VERGİ HUKUKUNA İLİŞKİN MAKALEMİZ

LİMİTED ŞİRKETLERİN BORÇLARINDAN DOLAYI VERGİ DAİRESİ TARAFINDAN ŞİRKET ADINA 6183 SAYILI KANUNDA SAYILAN TÜM TAKİP YOLLARININ TÜKETİLMEDEN ŞİRKET ORTAĞI ADINA DÜZENLENEN ÖDEME EMRİNİN İPTALİ

Şirket borçlarının, şirket yetkililerinden istenebilmesi için vergi dairesince bazı şartların yerine getirilmesi gerekmektedir.

6183 sayılı yasanın mükerrer 35. Maddesinde olan Limited şirketlerin; “Limited şirket ortakları, şirketten tamamen veya kısmen tahsil edilemeyen veya tahsil edilemeyeceği anlaşılan amme alacağından sermaye hisseleri oranında doğrudan doğruya sorumlu olurlar ve ilgili Kanun hükümleri gereğince takibe tabi tutulurlar.”

Ortağın şirketteki sermaye payını devretmesi halinde, payı devreden ve devralan şahıslar devir öncesine ait amme alacaklarının ödenmesinden birinci fıkra hükmüne göre müteselsilen sorumlu tutulur.

Amme alacağının doğduğu ve ödenmesi gerektiği zamanlarda pay sahiplerinin farklı şahıslar olmaları halinde bu şahıslar, amme alacağının ödenmesinden birinci fıkra hükmüne göre müteselsilen sorumlu tutulur.’’ hükmü doğrultusunda durumun incelenmesi gerekmektedir.

6183 sayılı kanunun Ödeme emri başlıklı 58. Maddesi; “……böyle bir borcu olmadığı veya kısmen ödediği veya zamanaşımına uğradığı hakkında tebliğ tarihinden itibaren 7 gün içinde alacaklı tahsil dairesine ait itiraz işlerine bakan vergi itiraz komisyonu nezdinde itirazda bulunabilir. İtirazın şekli, incelenmesi ve itiraz incelemelerinin iadesi hususlarında Vergi Usul Kanunu hükümleri tatbik olunur.” şeklinde düzenlenmiştir.

Yapılacak iş: Vergi hukuku makalesinde "6183 sayılı yasanın" sözlerinden "durumun incelenmesi gerekmektedir." sözlerine kadar olan bölümü hiç değiştirmeden yazın.

Veri kümesi kayıtları:
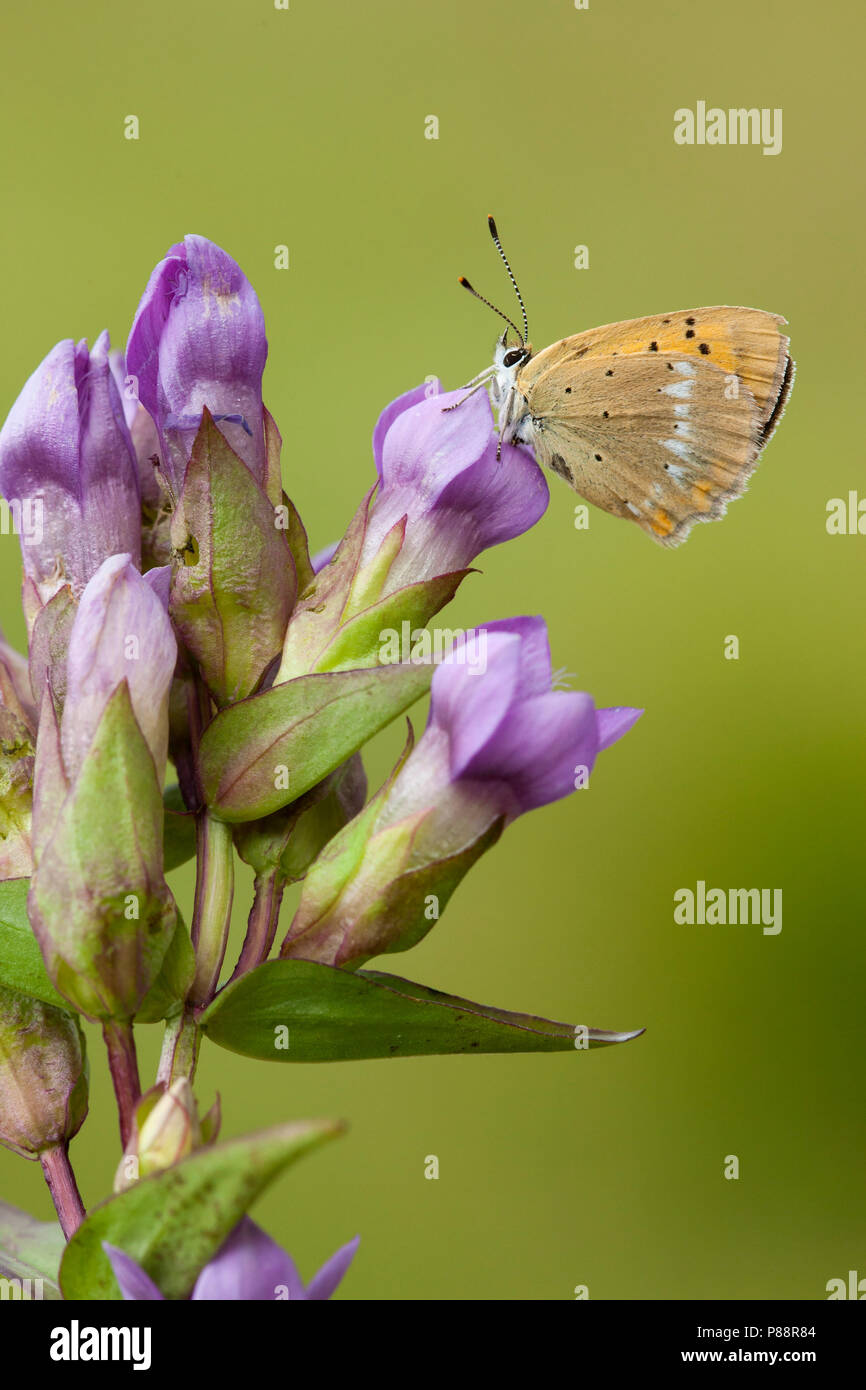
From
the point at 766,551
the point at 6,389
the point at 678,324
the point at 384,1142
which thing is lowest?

Çıktı:
6183 sayılı yasanın mükerrer 35. Maddesinde olan Limited şirketlerin; “Limited şirket ortakları, şirketten tamamen veya kısmen tahsil edilemeyen veya tahsil edilemeyeceği anlaşılan amme alacağından sermaye hisseleri oranında doğrudan doğruya sorumlu olurlar ve ilgili Kanun hükümleri gereğince takibe tabi tutulurlar.”

Ortağın şirketteki sermaye payını devretmesi halinde, payı devreden ve devralan şahıslar devir öncesine ait amme alacaklarının ödenmesinden birinci fıkra hükmüne göre müteselsilen sorumlu tutulur.

Amme alacağının doğduğu ve ödenmesi gerektiği zamanlarda pay sahiplerinin farklı şahıslar olmaları halinde bu şahıslar, amme alacağının ödenmesinden birinci fıkra hükmüne göre müteselsilen sorumlu tutulur.’’ hükmü doğrultusunda durumun incelenmesi gerekmektedir.